> _ABOUT THIS EXERCISE_
From the records below, print exactly the lines starting at the one containing "Perryman_20160604_0674" and ending at the one containing "Tiny photo for", ends included, and nothing else.

Excerpts from a dataset
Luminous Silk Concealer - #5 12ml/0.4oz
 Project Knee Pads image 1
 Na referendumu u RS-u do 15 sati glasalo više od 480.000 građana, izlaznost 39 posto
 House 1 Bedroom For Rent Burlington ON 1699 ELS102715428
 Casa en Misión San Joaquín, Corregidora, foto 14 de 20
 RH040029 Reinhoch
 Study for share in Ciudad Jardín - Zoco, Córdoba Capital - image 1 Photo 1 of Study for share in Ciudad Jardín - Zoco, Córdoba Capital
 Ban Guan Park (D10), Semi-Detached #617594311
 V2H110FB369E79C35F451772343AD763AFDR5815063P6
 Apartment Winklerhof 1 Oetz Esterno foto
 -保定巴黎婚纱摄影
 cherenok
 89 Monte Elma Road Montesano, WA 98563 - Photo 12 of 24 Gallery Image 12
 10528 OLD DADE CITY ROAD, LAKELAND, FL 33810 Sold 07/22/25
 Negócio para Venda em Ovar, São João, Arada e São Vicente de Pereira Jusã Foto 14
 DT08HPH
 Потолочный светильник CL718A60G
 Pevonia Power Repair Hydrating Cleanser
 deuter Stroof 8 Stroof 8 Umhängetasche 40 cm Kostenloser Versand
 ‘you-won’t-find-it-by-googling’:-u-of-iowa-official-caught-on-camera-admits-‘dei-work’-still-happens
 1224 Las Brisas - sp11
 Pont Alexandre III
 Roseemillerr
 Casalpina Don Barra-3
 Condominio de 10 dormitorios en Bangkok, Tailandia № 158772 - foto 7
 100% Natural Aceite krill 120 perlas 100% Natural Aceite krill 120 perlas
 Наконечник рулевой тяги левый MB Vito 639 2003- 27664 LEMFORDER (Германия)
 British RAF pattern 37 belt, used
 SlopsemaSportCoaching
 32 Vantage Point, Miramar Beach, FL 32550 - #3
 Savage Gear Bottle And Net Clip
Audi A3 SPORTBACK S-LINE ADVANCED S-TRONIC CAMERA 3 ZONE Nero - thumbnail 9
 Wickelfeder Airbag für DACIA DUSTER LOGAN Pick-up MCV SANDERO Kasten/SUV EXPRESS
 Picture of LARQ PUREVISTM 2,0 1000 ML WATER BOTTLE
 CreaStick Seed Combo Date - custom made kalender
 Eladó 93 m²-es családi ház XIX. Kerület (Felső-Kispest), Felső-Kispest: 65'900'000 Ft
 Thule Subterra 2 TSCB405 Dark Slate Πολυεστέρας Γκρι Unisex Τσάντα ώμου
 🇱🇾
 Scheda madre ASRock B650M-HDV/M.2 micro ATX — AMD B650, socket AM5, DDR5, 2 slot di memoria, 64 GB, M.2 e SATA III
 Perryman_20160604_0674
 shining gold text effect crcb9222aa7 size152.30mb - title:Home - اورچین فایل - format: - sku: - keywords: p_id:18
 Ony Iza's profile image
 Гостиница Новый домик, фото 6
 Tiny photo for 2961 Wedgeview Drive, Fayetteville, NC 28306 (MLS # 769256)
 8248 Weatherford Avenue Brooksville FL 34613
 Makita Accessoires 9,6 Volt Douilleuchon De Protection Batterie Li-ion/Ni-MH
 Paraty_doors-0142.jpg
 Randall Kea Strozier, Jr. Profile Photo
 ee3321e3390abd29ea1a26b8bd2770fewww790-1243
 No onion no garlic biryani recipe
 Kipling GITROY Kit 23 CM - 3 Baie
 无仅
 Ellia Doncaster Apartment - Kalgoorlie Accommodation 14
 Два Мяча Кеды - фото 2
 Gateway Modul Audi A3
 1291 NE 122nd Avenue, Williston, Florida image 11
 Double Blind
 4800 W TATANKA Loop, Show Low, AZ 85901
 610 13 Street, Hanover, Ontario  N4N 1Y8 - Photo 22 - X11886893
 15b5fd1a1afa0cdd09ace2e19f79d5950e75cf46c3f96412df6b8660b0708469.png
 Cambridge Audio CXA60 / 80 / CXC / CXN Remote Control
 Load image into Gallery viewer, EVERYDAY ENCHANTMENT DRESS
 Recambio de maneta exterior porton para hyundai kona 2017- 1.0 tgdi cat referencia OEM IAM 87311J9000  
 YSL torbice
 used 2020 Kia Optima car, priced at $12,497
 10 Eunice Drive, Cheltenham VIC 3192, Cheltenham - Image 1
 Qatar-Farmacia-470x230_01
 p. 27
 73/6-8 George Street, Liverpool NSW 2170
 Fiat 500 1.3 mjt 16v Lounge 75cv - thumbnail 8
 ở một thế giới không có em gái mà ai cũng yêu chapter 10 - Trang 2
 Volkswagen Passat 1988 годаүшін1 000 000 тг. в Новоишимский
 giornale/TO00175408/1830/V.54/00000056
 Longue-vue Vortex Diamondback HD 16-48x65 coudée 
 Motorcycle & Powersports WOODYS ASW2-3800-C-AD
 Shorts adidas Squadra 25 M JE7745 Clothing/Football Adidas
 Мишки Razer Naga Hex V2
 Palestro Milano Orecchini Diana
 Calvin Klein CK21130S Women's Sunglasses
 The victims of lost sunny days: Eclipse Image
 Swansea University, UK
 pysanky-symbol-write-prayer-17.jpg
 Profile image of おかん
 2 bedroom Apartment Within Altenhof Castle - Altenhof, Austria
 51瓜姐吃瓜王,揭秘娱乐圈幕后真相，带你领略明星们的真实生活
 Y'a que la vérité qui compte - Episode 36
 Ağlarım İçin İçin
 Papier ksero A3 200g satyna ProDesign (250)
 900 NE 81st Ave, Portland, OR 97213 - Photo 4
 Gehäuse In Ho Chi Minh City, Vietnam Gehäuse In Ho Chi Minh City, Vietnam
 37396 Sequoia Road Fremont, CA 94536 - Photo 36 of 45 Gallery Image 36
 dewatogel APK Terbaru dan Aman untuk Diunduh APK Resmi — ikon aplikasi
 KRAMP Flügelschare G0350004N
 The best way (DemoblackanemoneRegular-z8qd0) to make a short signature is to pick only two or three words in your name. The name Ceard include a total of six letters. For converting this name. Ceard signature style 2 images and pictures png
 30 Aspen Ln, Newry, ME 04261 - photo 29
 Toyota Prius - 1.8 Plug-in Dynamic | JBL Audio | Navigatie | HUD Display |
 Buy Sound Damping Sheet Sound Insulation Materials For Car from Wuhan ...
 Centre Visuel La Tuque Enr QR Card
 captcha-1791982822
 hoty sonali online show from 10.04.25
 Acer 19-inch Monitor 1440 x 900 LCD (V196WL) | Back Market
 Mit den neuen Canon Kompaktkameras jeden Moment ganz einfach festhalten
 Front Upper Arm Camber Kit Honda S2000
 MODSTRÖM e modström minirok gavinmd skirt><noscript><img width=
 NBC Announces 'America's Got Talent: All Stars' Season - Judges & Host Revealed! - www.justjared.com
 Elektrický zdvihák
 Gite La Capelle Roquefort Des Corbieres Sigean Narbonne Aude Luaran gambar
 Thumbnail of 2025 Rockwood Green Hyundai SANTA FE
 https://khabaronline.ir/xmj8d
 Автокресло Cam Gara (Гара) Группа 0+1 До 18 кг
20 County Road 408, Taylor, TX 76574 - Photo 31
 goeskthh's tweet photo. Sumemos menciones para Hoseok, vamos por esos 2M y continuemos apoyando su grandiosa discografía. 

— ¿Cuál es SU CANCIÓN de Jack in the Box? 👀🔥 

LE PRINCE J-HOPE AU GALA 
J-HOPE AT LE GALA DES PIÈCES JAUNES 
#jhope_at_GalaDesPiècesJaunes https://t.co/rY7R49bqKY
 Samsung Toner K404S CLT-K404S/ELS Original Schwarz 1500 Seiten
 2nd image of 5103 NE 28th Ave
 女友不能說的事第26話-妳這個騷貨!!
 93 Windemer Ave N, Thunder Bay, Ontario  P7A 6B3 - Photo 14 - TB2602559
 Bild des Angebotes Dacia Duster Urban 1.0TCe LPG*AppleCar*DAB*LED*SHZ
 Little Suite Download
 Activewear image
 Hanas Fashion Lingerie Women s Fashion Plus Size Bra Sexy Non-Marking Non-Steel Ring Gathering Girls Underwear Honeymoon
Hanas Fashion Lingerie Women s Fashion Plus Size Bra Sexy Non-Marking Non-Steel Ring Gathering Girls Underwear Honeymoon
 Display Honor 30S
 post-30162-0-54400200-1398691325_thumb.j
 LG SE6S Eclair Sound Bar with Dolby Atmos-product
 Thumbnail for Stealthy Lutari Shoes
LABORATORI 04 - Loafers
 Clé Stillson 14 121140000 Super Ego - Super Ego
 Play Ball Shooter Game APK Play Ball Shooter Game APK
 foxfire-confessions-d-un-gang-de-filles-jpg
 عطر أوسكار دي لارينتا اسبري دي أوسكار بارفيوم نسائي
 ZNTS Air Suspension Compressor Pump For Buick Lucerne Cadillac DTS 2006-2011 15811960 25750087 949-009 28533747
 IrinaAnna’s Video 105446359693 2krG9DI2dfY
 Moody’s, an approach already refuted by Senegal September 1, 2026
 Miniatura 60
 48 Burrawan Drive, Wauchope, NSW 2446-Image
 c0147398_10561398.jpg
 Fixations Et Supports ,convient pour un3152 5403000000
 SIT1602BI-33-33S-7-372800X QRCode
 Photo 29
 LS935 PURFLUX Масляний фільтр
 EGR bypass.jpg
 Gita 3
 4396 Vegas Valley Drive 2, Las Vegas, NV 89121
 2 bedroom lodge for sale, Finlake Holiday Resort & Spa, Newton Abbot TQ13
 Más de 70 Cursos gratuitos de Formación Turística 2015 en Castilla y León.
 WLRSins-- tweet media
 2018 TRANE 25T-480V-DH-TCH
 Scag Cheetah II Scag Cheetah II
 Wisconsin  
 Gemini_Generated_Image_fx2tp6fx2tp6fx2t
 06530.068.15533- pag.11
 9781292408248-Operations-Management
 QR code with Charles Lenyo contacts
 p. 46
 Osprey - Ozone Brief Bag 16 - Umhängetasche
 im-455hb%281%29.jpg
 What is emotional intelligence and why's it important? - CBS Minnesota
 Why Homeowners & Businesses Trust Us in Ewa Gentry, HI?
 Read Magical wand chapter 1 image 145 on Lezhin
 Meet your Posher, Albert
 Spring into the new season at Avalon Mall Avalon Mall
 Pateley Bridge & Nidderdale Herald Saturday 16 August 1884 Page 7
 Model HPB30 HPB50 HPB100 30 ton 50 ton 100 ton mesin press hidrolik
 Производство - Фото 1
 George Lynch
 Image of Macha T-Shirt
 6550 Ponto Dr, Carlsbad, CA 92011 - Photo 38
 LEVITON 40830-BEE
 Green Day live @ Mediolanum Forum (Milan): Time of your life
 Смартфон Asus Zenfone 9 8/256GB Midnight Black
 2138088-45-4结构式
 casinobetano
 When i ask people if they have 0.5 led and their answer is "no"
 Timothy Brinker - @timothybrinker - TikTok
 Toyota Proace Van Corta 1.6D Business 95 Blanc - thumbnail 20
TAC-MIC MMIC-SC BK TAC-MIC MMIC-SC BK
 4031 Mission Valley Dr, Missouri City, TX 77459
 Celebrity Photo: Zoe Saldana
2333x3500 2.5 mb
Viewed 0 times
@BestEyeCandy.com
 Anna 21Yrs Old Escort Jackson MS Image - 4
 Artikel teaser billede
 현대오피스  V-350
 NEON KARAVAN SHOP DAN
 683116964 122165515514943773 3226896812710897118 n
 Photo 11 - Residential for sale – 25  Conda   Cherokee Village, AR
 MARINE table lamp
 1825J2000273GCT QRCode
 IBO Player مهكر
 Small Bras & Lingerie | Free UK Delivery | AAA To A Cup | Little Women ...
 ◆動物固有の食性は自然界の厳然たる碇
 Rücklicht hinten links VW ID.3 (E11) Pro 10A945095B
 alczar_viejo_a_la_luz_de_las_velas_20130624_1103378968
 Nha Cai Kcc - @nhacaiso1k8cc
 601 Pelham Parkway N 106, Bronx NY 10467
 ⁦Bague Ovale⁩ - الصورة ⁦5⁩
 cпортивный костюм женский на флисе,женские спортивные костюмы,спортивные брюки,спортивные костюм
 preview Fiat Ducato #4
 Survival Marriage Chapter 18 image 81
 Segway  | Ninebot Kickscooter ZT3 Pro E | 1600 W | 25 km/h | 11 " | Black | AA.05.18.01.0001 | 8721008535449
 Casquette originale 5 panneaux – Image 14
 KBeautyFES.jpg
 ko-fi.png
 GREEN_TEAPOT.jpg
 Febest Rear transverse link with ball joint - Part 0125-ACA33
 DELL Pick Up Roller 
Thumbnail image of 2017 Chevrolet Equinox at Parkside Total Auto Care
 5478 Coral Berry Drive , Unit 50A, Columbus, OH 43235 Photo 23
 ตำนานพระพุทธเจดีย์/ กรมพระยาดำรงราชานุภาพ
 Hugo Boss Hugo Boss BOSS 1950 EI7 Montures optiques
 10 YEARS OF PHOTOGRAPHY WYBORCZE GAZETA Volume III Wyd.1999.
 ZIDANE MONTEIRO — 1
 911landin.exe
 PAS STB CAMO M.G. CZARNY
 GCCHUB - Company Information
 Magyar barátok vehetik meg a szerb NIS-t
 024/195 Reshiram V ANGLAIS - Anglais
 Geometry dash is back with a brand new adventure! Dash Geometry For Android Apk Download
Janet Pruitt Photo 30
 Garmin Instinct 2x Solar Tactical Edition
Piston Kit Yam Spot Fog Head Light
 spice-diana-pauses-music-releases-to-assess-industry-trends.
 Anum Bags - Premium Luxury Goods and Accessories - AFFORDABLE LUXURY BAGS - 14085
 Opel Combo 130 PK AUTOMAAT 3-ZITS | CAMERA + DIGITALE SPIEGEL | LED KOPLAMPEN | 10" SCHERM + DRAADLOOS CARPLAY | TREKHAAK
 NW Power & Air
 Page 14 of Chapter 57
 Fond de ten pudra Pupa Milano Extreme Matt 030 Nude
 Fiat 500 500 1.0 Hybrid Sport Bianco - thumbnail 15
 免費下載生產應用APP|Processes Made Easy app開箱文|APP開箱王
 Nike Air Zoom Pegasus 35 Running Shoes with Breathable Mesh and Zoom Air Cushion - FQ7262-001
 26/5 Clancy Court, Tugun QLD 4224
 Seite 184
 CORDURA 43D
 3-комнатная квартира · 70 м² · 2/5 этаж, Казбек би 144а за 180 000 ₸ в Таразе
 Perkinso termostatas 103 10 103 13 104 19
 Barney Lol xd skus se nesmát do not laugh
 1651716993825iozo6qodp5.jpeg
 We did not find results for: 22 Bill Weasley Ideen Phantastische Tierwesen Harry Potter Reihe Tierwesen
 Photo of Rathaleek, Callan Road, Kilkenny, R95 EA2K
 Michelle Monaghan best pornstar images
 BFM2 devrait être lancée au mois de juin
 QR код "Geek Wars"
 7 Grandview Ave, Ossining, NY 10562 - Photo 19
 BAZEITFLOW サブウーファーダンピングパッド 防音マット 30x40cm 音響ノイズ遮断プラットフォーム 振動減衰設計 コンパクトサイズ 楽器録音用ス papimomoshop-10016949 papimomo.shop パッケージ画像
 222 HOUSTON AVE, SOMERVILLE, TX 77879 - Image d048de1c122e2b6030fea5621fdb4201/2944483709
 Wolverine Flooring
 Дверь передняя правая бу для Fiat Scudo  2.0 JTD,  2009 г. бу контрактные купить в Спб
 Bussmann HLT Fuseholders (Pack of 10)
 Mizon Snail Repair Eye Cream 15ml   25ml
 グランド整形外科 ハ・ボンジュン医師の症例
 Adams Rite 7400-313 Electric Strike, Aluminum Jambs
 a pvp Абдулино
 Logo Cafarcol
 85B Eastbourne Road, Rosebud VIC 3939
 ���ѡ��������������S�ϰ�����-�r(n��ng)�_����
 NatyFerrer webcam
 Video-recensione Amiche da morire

> _WRITTEN RESPONSE_
 Perryman_20160604_0674
 shining gold text effect crcb9222aa7 size152.30mb - title:Home - اورچین فایل - format: - sku: - keywords: p_id:18
 Ony Iza's profile image
 Гостиница Новый домик, фото 6
 Tiny photo for 2961 Wedgeview Drive, Fayetteville, NC 28306 (MLS # 769256)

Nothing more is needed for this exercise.